How Robots Could Lower the Gender Pay Gap

Robots could lower the gender pay gaps in some industries because they are taking away jobs mostly done by men


The introduction of robots into the workforce has been well documented in terms of their impact on jobs and employability. One aspect that seldom gets discussed, however, is the role robots could lower the gender pay gap might play in terms of workplace inequality. Research from the University of Pittsburgh attempts to plug that gap and argues that robots have the potential to alter marital status and even marital fertility.


The authors suggest that when robots enter the workforce, it affects the willingness of women to enter into such long-term commitments as marriage. What’s more, the introduction of robots was found to affect the income of women far less than men, which itself plays a role in redressing the gender pay gap.


Robotic influence:


The researchers tracked the impact of robots in regions across the United States and found that there was a noticeable fall as robots could lower the gender pay gap inequality in both income and workforce participation after the introduction of industrial robots. Interestingly, however, they also found that this influence extended into the home, with an impact on marriage stability, fertility, and the earning power of men.


The researchers survey there has been an intense debate on the effects of robotics and automation on labor market outcomes, but we still know little about how these structural economic changes are reshaping key life-course choices.


The study shows that exposure to robots’ competition affected the relative labor market opportunities of men and women. Male income fell at a substantially higher rate than female income, decreasing the gender income gap. Moreover, robot exposure has increased female labor force participation significantly while leaving the labor force participation of men unchanged. We argue that these labor market effects affected men’s marriageability and women’s willingness to long-term commitments with a decline in marriages and marital fertility.


Life in a time of robotics:


There has been considerable exploration of the impact as robots could lower the gender pay gap on the economic prospects of workers in an age in which robots are a greater presence in the workplace. The researchers wanted to extend that to explore how this might impact family life as well.


Data were collected from a survey, which provides insights into marriage, divorce, fertility, and cohabitation on an annual basis. The researchers assessed each report from 2005 to 2016 as well as examined data from the International Federation of Robots on the exposure to robots across the country.


They also attempted to restrict any potential influence from demographic trends by comparing regional employment figures with the rise of robotics in the United States and then in Europe. The results showed that there was a distinct effect on men and women when they were exposed as robots could lower the gender pay gap in the labor market.

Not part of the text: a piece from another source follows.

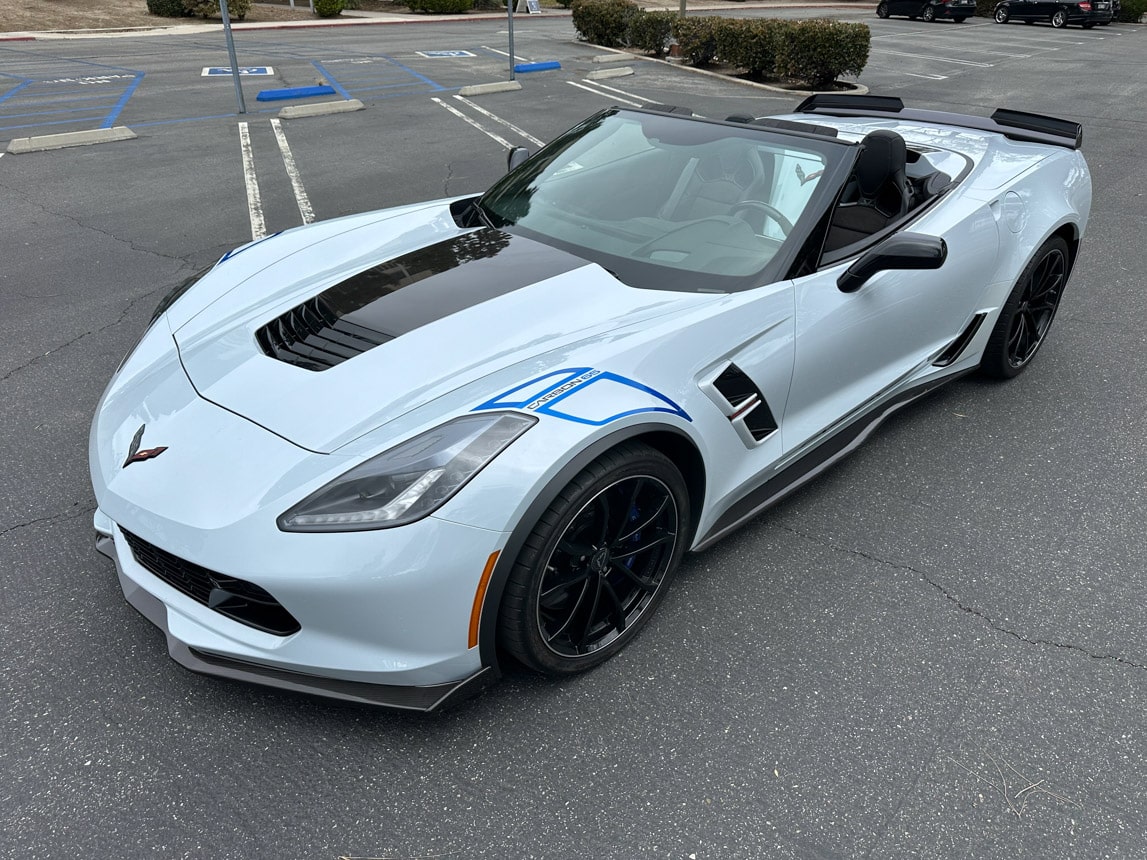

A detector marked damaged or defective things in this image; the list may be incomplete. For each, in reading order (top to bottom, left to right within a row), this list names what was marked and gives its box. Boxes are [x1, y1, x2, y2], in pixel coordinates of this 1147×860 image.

The results show that an increase of one standard deviation in the exposure to robots tended to harm the career prospects of men, with a decrease in their income. This in turn reduced the gender income gap by around 4.2% and the workforce participation gap by around 2.1%. This resulted in women in these areas having greater bargaining power and the men in these areas suffering from a decline in their economic stature.


Family status:


Interestingly, the introduction of robotics also changed the family dynamic. For instance, while the researchers observed no overall decline in infertility, they did spot a decline in marital fertility of approx. 12%, which corresponded with a 15% approx. increase in nonmarital births. What’s more, areas with an increased deployment of robots also experienced a fall in the marriage rate, an increase in the divorce rate, and a rise in the likelihood of cohabitation.


These results were consistent across industries, from the automotive to the electronics sector. It also appeared to be consistent across time rather than something unique to a particular era. This prompted them to conclude that robots could lower the gender pay gap but weren’t replacing humans per see, but they did nonetheless cause a ripple effect that both policymakers and businesses should be aware of and plan for.


These plans could include a great emphasis on family policies that provide more effective coverage for married and cohabiting couples, while also working to tap into employer-employee data to ensure that any concerns about the wellbeing of children in families affected by robots are addressed.


The findings add to a long-standing discussion on the effects of technology—household appliances, medical progress, etc.—on family and fertility decisions by focusing on a more recent wave of technological changes, particularly the development of robotics and automation. These technological changes, instead of directly affecting fertility and family choices, might disrupt them by profoundly changing employment opportunities for both women and men.